The Makefile provides automatic configuration:

make quick-start
# - Auto-detects your IP
# - Auto-enables monitoring on Linux
# - Creates admin user
# - Shows access URLs

Alternative: Direct Docker Compose¶

You can also use Docker Compose directly:

# From repo root
docker compose -f docker.compose.dev.yaml up --build

# Cortex will:
# ✓ Auto-detect host IP in the gateway container (fallback)
# ✓ Configure CORS automatically
# ✓ Work from your network

# Note: Monitoring profiles (linux, gpu) need manual enabling:
export COMPOSE_PROFILES=linux,gpu
docker compose -f docker.compose.dev.yaml up -d --build

Recommendation: Use make up instead - it auto-enables monitoring on Linux!
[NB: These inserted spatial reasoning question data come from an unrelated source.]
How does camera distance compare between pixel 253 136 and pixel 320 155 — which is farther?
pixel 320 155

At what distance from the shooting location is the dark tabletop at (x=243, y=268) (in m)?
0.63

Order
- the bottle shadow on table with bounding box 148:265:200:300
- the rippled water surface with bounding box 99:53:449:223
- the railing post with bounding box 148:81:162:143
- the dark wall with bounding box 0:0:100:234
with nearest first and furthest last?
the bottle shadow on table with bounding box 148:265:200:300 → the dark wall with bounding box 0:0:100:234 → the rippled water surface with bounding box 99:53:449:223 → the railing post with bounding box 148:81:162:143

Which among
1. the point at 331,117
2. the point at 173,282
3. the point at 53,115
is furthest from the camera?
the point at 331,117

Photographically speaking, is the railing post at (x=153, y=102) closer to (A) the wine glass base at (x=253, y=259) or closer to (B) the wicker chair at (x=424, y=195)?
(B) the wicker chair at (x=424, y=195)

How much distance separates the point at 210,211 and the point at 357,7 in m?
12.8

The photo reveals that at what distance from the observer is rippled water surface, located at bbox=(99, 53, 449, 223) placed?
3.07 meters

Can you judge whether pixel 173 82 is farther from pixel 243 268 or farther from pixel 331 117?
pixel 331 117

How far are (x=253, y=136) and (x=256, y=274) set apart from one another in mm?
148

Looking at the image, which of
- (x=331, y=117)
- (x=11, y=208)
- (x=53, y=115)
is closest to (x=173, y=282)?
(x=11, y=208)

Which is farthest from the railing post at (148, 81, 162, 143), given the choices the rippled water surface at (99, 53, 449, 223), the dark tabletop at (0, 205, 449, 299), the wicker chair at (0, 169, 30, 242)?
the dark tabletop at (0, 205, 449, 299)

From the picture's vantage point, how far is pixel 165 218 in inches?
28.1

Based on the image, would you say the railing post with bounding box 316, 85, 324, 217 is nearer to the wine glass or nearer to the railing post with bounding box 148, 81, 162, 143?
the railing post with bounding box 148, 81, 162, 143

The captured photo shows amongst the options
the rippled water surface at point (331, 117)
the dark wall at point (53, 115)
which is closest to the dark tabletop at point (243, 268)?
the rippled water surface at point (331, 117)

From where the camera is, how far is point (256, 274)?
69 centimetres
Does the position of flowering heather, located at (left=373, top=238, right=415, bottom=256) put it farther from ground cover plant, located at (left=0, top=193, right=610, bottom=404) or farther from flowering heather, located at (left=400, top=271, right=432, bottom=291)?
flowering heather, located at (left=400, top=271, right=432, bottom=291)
Services exposed: - Admin UI (Next.js): http://localhost:3001 - Gateway (FastAPI): http://localhost:8084 - Prometheus: http://localhost:9090 - PgAdmin: http://localhost:5050 (admin@local / admin)

Health check:

curl http://localhost:8084/health

Network Access (Serving to LAN)¶

Cortex runs with host network mode for the gateway, making it accessible from any device on your network.

Access URLs¶

From	Admin UI	API Gateway
Same machine	`http://localhost:3001`	`http://localhost:8084`
LAN devices	`http://<HOST_IP>:3001`	`http://<HOST_IP>:8084`
Docker containers	`http://host.docker.internal:8084`	(with extra_hosts)

Get your host IP:

make info    # Shows detected IP and access URLs

Firewall Configuration (Linux/UFW)¶

If you have UFW firewall enabled, allow Cortex ports:

# Allow Cortex ports
sudo ufw allow 3001/tcp comment 'Cortex Admin UI'
sudo ufw allow 8084/tcp comment 'Cortex API Gateway'
sudo ufw reload

# Or allow your entire local network
sudo ufw allow from 192.168.0.0/16 comment 'Local network'
sudo ufw reload

# Verify
sudo ufw status

Troubleshoot firewall issues:

# Check for blocked connections
sudo tail -20 /var/log/ufw.log | grep BLOCK

Docker Container Access¶

For applications running in Docker containers to reach Cortex:

# docker-compose.yaml
services:
  your-app:
    extra_hosts:
      - "host.docker.internal:host-gateway"
    environment:
      OPENAI_API_BASE: "http://host.docker.internal:8084/v1"
      OPENAI_API_KEY: "your-cortex-api-key"

On Linux with UFW, also run:

make setup-firewall  # Allows Docker container traffic to host

curl -X POST http://localhost:8084/admin/bootstrap-owner \
  -H 'Content-Type: application/json' \
  -d '{"username":"admin","password":"admin","org_name":"Default"}'

Login via UI at http://localhost:3001/login or via API:

curl -X POST http://localhost:8084/auth/login \
  -H 'Content-Type: application/json' \
  -d '{"username":"admin","password":"admin"}' -i

(The response sets a cortex_session httpOnly cookie for dev.)

If the UI reports a CORS error, ensure the gateway allows your UI origin. In docker.compose.dev.yaml, the gateway sets:

CORS_ALLOW_ORIGINS: http://localhost:3001,http://127.0.0.1:3001

Recreate the gateway after edits:

docker compose -f docker.compose.dev.yaml up -d --build gateway

Create an API key¶

curl -X POST http://localhost:8084/admin/keys \
  -H 'Content-Type: application/json' \
  -d '{"scopes":"chat,completions,embeddings"}'

Copy the returned token immediately; it is shown once.

Make an API call¶

curl -H "Authorization: Bearer YOUR_TOKEN" \
  -H "Content-Type: application/json" \
  http://localhost:8084/v1/chat/completions \
  -d '{"model":"meta-llama/Llama-3-8B-Instruct","messages":[{"role":"user","content":"Hello!"}]}'

Monitoring¶

With Makefile (automatic on Linux):

make up                    # Auto-enables monitoring
make monitoring-status     # Check monitoring health

With Docker Compose (manual):

export COMPOSE_PROFILES=linux,gpu
docker compose -f docker.compose.dev.yaml up -d

Verify monitoring:

# Check Prometheus targets
curl http://localhost:9090/targets

# Check GPU metrics
curl http://localhost:8084/admin/system/gpus

# Check host metrics
curl http://localhost:8084/admin/system/summary

All metrics are visible in the Admin UI → System Monitor page, including: - Per-model inference metrics (requests, tokens, latency) - GPU utilization and memory - Host CPU, memory, disk, network

Smoke test script¶

You can also run scripts/smoke.sh after bringing the stack up.

Stopping¶

Ctrl+C then docker compose -f docker.compose.dev.yaml down.

Reset to a fresh state (wipe dev databases)¶

docker compose -f docker.compose.dev.yaml down -v
docker ps -a --filter "name=vllm-model-" -q | xargs -r docker rm -f
docker compose -f docker.compose.dev.yaml up -d --build